Delegation does not have to be because of a lack of knowledge. In fact, it seems like if one delegates for this reason its probably a sign of trouble to come. We delegate because of lack of time.
I guess its impossible for an executive to know ALL the details of the work they delegate, but I'd be willing to wager that executives who understand the details function better in the long run.
It certainly isn't tautological that executives be imbeciles about the businesses they run.
I have mostly enjoyed AI programming and I do like using Codex. The truth is that it sometimes makes me more way more productive, but not usually. Many days are spent writing specs and babysitting prompts and it can suck. Even expensive Codex 5.4/5.5 with high thinking writes code that is just ... lazy. It takes a lot of work to get it to write excellent code. It's definitely a full time job all by itself.
I'm not talking about rocket scientist code either - I'm talking about things using raw for( instead of range-based for, or writing code that is absolutely fucking riddled with imperative logic, hacks, and kludges, when something should clearly be data-driven. Stuff that is so bad I have to tell it to start over. It routinely designs amazing architecture and absolute shit architecture, sometimes on the same day. It's just so weirdly inconsistent. If you ask it to fix a bug then you have to double check if it used a hack and sometimes it will admit to it. Sometimes it lies.
I just do not see how AI is going to replace large numbers of seasoned engineers. That would be a disaster for companies that try it. Could it replace large numbers of juniors? Yes. And maybe I am being fantastically naive. I'm 100% willing to concede that it's possible or even likely.
While being slow to pass judgment or disregard an approach is a valuable trait in a senior Eng, I think 3 years is plenty of time to wait for proof of concept to pan out.

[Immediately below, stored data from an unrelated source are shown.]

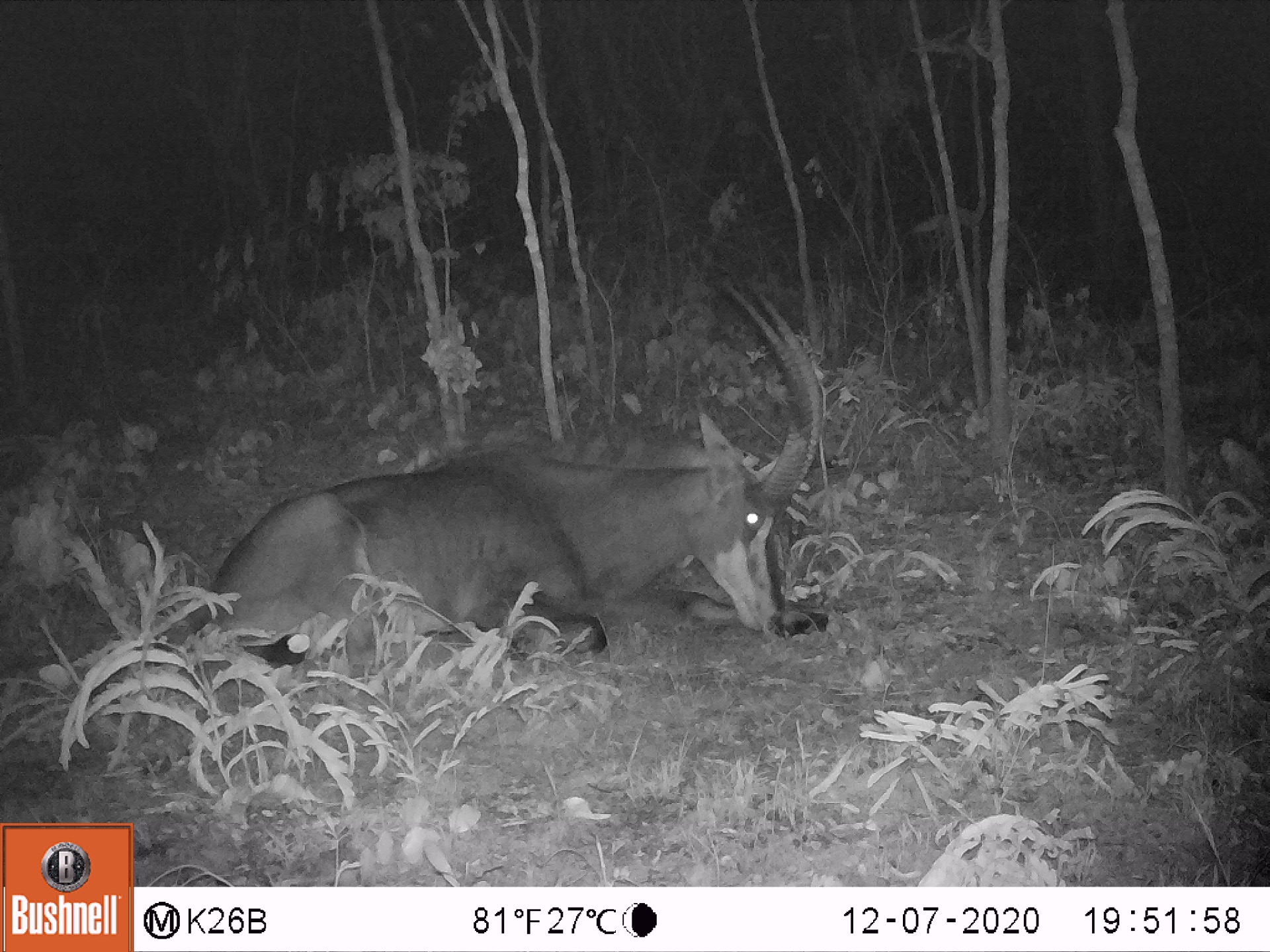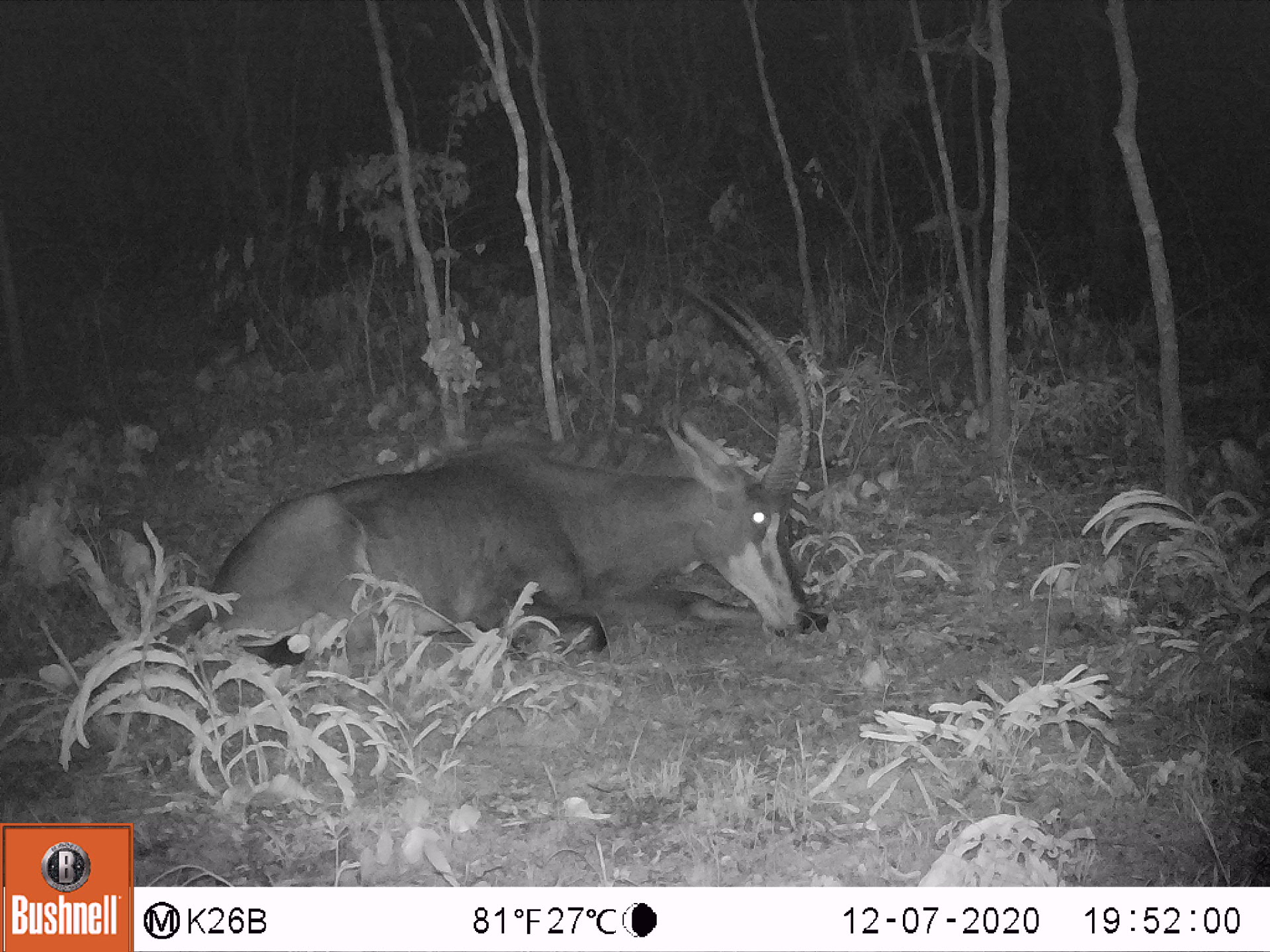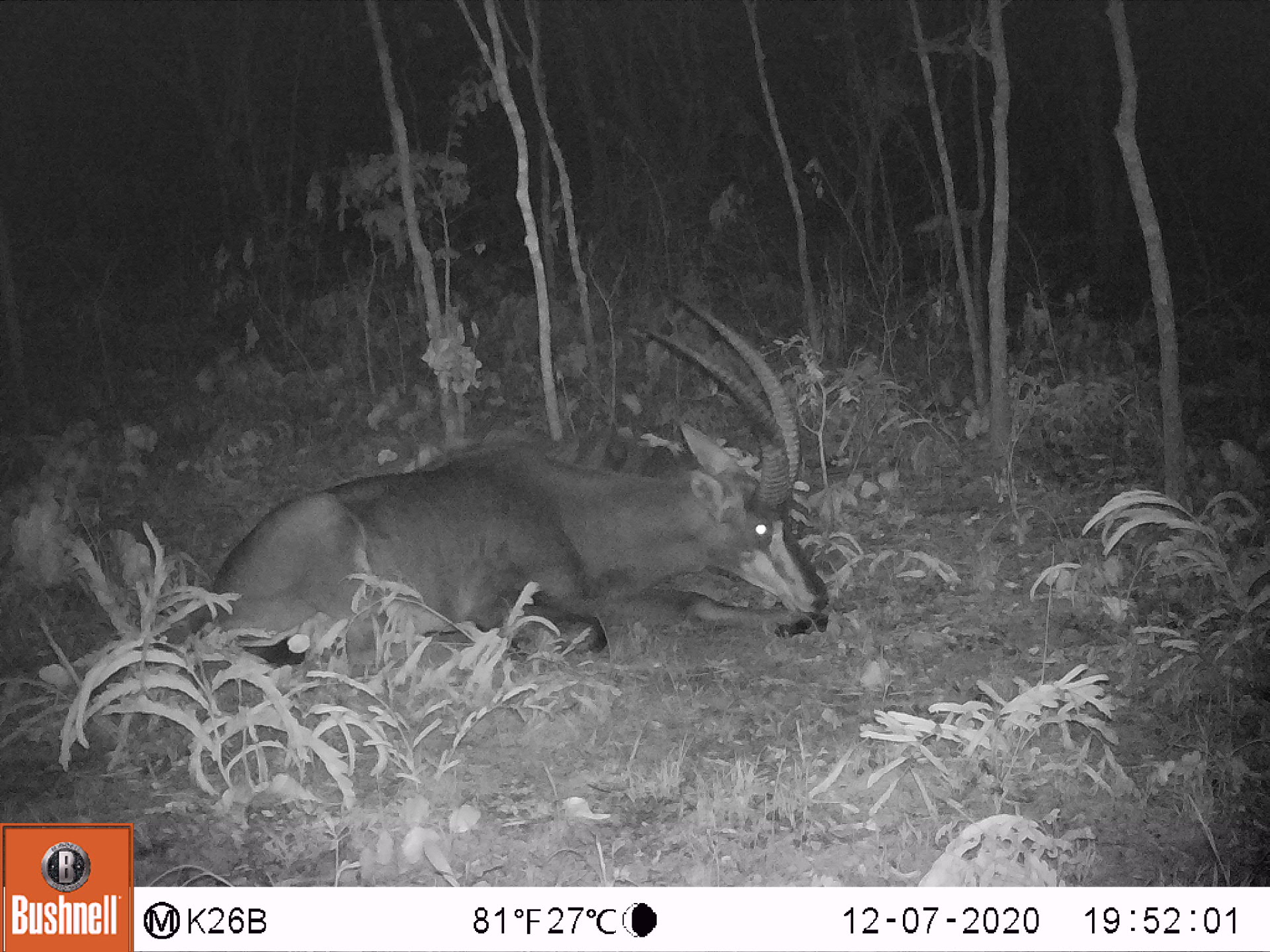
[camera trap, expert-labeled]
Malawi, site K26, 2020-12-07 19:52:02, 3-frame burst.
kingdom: Animalia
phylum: Chordata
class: Mammalia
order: Artiodactyla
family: Bovidae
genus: Hippotragus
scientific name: Hippotragus niger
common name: sable antelope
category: sable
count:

It’s not panning out, it doesn’t seem on the verge of panning out, and soon the real cost is going to be passed on and the subsidies will end. LLMs see ripe to be the new IDEs, but not the new Engineers
Problems reported in the first 90 days of ownership. Overwhelming minor niggling complaints like a piece of trim making a noise or even just misunderstandings about systems.
American automakers love crowing about that survey because it's easy to do well on. And then the car falls to shit six months later, but hey, it held together for the first 90 days so all good.